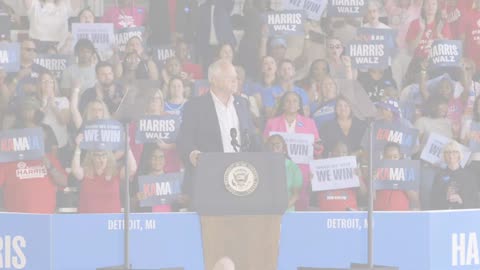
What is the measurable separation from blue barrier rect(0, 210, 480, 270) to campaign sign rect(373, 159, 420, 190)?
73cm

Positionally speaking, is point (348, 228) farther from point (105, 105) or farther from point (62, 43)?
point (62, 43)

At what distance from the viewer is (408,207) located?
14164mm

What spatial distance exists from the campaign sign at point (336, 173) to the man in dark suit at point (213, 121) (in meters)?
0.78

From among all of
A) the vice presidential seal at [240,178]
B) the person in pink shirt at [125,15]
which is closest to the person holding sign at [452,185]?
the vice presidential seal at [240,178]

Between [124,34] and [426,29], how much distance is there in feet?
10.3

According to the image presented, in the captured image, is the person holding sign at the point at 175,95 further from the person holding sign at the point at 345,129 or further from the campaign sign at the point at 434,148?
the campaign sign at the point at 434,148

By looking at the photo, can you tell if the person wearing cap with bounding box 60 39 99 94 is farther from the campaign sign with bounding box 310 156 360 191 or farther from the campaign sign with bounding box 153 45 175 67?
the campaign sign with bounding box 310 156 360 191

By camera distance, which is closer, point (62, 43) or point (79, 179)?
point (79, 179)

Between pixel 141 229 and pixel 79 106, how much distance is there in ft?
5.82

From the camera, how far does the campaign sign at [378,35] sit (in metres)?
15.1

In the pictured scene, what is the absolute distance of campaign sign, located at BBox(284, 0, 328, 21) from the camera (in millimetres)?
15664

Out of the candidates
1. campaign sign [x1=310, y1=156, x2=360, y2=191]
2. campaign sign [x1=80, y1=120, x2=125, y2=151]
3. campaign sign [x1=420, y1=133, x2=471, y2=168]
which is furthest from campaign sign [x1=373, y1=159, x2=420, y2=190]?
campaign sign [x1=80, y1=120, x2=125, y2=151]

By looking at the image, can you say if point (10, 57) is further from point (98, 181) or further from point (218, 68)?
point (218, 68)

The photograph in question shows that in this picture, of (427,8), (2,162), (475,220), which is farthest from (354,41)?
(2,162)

==

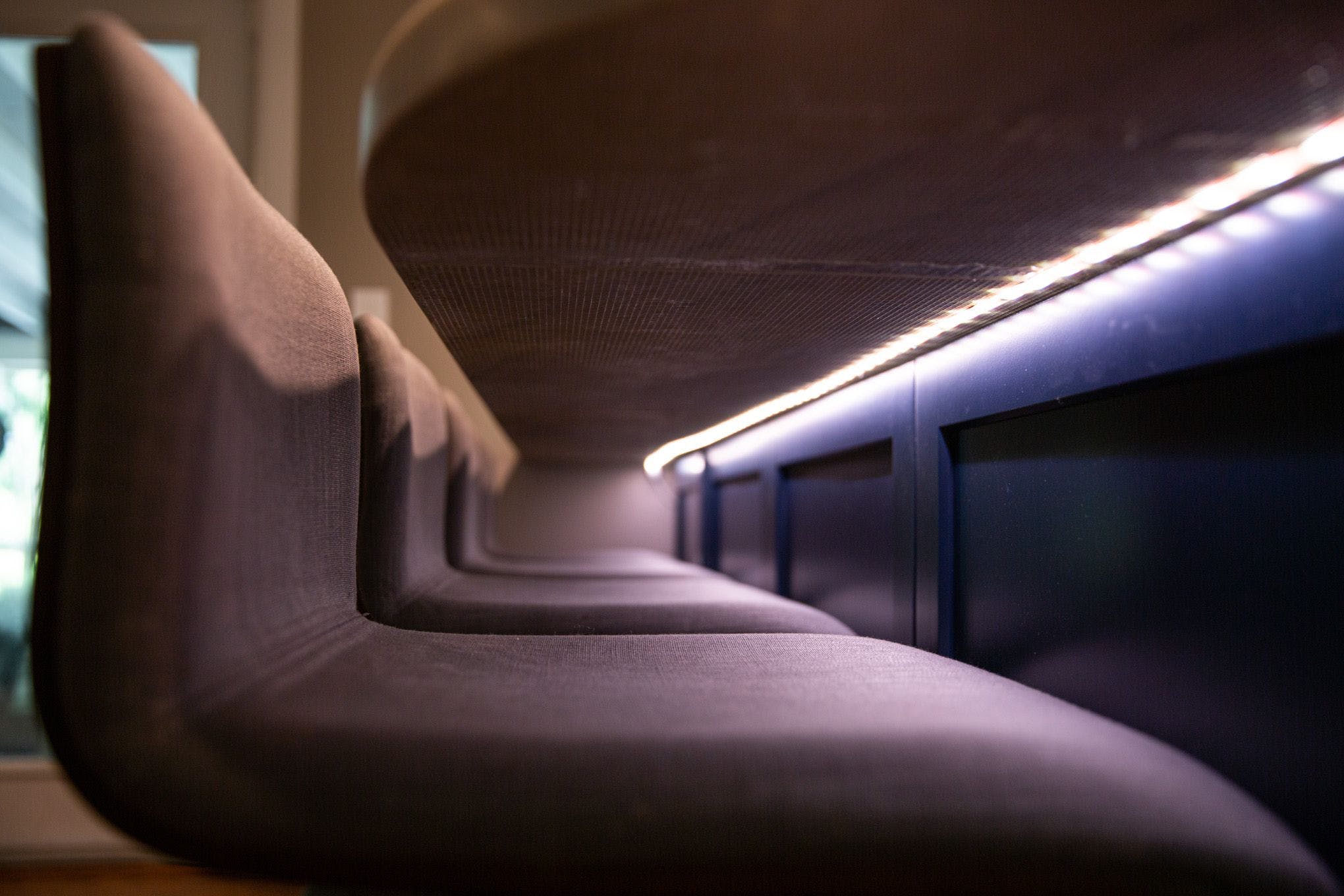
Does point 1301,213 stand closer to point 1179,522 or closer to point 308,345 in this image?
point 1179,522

* * *

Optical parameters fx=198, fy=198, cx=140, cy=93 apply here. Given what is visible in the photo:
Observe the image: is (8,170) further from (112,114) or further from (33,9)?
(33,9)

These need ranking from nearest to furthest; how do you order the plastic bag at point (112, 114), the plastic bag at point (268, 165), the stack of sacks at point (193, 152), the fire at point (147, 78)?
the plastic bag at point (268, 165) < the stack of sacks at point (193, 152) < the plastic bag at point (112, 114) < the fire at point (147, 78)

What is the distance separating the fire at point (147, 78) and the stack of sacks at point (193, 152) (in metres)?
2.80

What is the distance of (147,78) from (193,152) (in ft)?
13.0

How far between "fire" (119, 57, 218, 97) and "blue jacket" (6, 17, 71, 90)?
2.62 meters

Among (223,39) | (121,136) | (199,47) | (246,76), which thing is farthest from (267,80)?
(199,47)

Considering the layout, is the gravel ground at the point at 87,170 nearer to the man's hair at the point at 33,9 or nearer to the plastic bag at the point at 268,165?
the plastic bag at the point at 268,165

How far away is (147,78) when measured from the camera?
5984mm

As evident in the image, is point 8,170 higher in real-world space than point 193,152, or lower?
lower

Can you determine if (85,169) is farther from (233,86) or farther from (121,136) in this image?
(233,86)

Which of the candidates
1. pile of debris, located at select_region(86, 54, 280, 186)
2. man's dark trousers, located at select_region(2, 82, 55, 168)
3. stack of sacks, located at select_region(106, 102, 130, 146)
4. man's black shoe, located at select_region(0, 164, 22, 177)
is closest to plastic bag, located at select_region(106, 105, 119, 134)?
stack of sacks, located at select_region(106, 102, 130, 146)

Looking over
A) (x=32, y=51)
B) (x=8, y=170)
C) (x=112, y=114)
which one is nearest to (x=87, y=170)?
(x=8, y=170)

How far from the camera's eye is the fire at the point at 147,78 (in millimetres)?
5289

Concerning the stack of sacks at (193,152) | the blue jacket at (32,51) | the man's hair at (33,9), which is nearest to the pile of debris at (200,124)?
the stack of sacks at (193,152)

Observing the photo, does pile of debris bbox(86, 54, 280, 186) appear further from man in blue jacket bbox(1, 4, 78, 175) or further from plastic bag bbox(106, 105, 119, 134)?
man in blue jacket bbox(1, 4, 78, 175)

YOUR TASK:
Pull out every line of the data above that contains the word "camera", and treat case as significant.

EXERCISE RESPONSE:
By camera distance, which is closer, point (62, 43) or point (79, 179)?
From the camera, how far does the campaign sign at [378,35] sit (in metres)?
In the pictured scene, what is the absolute distance of campaign sign, located at BBox(284, 0, 328, 21) from the camera (in millimetres)?
How far away is (147,78) when measured from the camera?
How far from the camera's eye is the fire at the point at 147,78 (in millimetres)?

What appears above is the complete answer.